A group of cow-calf ranchers—the first step in the beef supply chain—alleged in an October 2022 lawsuit that the meatpacking giants coordinated to reduce the volume of beef, thereby driving up prices due to a steep drop in supply in 2015. That both harmed consumers and retailers on one side, and suppliers like the ranchers on the other, they said.

The meatpackers violated the Sherman Act’s provisions against price-fixing and market allocation and the Packers and Stockyards Act, the ranchers said, in addition to two sets of state antitrust and consumer protection laws. But Tunheim found the harm they suffered was too far removed from the meatpackers’ alleged price and supply manipulation.

No ‘Causal Relationship’

There are too many stages in the beef supply chain—and too much time between the ranchers’ sale of cows and meatpackers’ purchase of them—to adequately establish standing for the Sherman Act and Packers and Stockyards claims, Tunheim said.

He applied a 1983 antitrust standing test established by the US Supreme Court in Associated General Contractors of California v. California State Council of Carpenters. The test requires in part that plaintiffs demonstrate a causal connection between the alleged violation and the harm they suffered, whether Congress intended the antitrust laws to address that type of harm, that the defendants had “improper motive,” and how directly the injury and market restraint are connected.

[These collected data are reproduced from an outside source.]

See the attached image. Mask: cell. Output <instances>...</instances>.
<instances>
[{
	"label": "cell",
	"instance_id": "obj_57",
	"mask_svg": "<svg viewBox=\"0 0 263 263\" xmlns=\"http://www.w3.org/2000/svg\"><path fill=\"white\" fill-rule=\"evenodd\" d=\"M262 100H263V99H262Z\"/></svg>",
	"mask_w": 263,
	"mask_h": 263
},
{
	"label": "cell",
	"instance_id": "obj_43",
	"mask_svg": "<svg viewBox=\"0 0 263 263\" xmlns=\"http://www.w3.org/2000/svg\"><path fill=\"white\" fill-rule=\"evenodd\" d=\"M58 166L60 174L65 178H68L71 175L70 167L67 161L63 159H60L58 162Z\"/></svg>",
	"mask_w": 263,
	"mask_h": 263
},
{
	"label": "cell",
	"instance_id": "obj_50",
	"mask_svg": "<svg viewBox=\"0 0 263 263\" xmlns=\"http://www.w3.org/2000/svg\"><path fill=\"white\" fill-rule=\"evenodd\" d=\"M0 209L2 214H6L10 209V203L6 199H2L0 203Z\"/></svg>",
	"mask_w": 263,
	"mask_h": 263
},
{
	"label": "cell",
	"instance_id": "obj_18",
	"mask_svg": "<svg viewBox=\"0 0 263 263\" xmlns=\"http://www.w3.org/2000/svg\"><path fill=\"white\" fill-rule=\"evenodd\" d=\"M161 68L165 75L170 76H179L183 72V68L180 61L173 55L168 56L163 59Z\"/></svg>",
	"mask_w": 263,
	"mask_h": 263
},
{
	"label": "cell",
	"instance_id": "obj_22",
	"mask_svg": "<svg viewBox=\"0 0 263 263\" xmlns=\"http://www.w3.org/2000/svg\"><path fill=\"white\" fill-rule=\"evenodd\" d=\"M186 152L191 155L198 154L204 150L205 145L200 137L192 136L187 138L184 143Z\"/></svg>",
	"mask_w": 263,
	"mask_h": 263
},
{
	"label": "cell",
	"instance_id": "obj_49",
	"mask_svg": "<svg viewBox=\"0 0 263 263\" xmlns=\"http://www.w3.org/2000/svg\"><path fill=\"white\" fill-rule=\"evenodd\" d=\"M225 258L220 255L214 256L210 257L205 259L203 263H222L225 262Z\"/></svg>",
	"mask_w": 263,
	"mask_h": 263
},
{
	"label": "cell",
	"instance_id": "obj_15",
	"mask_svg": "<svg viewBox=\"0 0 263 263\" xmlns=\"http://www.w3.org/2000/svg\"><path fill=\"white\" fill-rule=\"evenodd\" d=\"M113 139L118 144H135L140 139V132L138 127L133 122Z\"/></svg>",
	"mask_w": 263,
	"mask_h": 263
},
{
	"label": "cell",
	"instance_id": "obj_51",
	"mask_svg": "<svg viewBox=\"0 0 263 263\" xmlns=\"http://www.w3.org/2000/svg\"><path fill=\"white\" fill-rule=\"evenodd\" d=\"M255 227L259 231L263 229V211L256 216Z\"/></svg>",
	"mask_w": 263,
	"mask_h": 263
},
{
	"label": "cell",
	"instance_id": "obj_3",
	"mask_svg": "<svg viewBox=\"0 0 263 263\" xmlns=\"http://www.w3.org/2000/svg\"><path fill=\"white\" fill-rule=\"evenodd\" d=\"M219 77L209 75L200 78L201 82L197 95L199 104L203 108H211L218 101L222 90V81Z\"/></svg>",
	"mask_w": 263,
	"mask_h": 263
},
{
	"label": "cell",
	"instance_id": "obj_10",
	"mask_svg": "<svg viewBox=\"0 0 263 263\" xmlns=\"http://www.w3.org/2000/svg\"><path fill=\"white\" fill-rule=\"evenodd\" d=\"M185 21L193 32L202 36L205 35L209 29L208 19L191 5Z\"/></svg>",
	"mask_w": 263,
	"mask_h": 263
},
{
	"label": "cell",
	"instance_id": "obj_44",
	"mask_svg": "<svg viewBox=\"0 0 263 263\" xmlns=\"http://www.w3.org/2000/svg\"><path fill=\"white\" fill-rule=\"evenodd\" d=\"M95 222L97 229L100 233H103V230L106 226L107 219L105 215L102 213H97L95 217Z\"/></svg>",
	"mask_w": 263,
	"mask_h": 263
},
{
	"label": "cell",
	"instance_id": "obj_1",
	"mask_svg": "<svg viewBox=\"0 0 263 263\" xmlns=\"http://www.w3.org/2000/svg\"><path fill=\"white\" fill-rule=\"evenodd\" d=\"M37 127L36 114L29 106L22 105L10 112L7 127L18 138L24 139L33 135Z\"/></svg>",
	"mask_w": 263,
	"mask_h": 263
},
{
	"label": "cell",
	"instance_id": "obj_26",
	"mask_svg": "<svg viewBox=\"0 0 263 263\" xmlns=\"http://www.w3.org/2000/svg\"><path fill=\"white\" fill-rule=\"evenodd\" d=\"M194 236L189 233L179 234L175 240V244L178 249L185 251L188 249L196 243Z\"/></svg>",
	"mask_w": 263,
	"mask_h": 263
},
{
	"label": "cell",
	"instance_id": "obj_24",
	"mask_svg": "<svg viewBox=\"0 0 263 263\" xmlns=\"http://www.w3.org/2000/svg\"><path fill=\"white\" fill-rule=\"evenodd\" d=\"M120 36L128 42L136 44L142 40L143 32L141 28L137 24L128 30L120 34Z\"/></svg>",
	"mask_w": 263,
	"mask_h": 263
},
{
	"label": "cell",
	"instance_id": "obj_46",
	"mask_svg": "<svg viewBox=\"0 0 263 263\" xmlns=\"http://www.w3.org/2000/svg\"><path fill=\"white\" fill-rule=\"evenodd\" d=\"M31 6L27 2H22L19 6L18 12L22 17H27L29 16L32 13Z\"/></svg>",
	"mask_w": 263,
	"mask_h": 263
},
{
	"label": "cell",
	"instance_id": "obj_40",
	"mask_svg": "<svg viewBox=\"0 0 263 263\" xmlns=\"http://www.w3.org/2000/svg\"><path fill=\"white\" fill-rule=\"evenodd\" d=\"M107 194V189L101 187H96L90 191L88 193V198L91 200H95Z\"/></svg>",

“The Court finds that Plaintiffs failed to establish antitrust standing under AGC,” Tunheim wrote, referring to the high court test. “They did not plausibly allege a causal relationship between Defendants’ conduct and their injury, or that their injury and damages are in fact traceable to Defendants’ actions. Plaintiffs instead rely on inferences based upon the Court’s prior analysis for Class Plaintiffs, which is not informative here given the more attenuated connection between Plaintiffs raising calves and Defendants processing and packing beef.”

He found similar issues warranted dismissal of the charges under various state laws.

Tunheim denied the ranchers leave to amend the complaint, but said they can file a letter with the court outlining their plans to fix the standing issues, “which the Court will then consider and determine whether leave to amend is warranted.”

The case is In Re: Cattle and Beef Antitrust Litigation, D. Minn., No. 0:22-md-03031, 8/17/23.